Salvage of shipwrecks dates back centuries, but scientific underwater archaeology is a recent discipline born in Bodrum. It was conceived in 1959 when Peter Throckmorton, an American journalist and salvage diver, dove on several shipwrecks guided by Turkish sponge fisherman Kemal Aras. It was Throckmorton’s decision to seek help from professional
archaeologists that led to the birth of scientific underwater +archaeology with the first dives of Prof. George Bass and his team in 1960. It was given substance by the establishment of the Institute of Nautical Archaeology (INA) and the creation of the Bodrum Museum of Underwater Archaeology in the Bodrum Castle.

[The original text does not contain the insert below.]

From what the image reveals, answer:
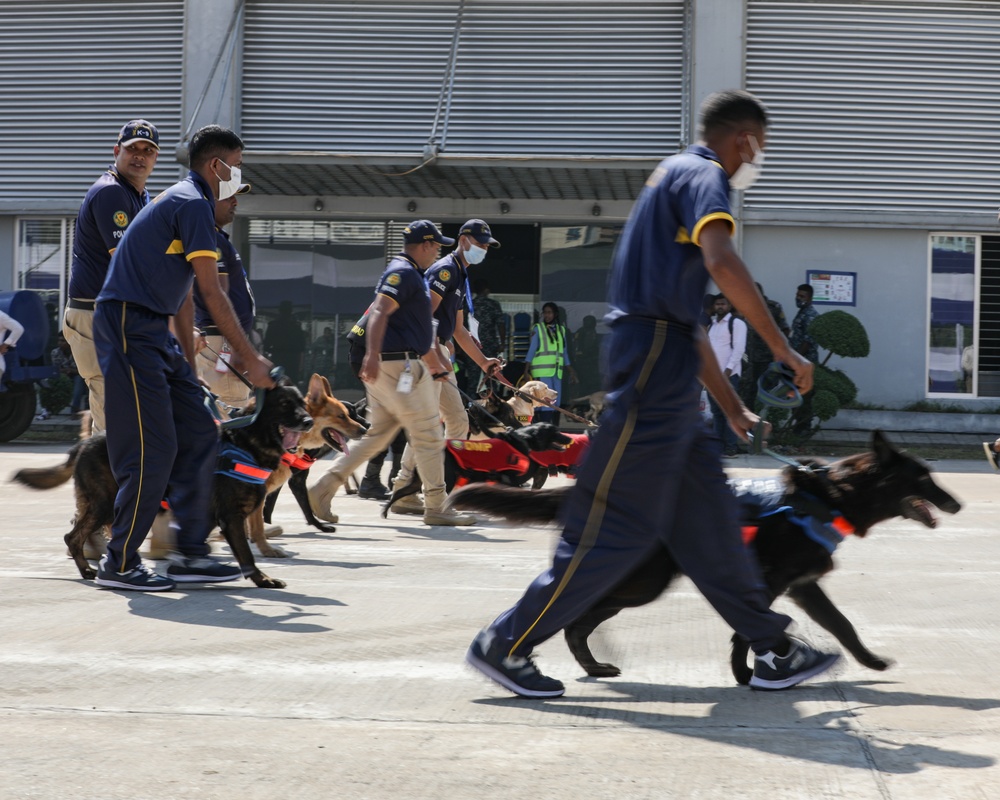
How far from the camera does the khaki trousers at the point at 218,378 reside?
8.22 metres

The following years saw the rigorous, time-consuming excavation and analysis of ancient shipwrecks shedding light on many aspects of our past. The world gained valuable knowledge of shipbuilding, shipping methods and life aboard ships, of trade goods and trade routes, and of the supply of raw materials and
the manufacture of goods.

Thousands of hours of dives, underwater mapping, excavations on the seabed, careful raising of recovered artifacts and the subsequent painstaking scholarship are all part and parcel of scientific underwater archaeology. The fruit of these endeavors is made accessible to the public by the Bodrum Museum of Underwater Archaeology which places these imposing results in a meaningful context. Prestigious publications like ‘National Geographic’ and ‘Time’ magazines have reported this work, but nothing can replace the personal experience of seeing the artifacts, reconstructed shipwrecks as they had rested on the bottom of the sea and other exhibits showing excavation and recovery methods used during the digs. With the added mystique of the Knights of St. John who built the castle housing the museum, visitors to Bodrum seldom – if ever - fail to pay it a highly rewarding visit.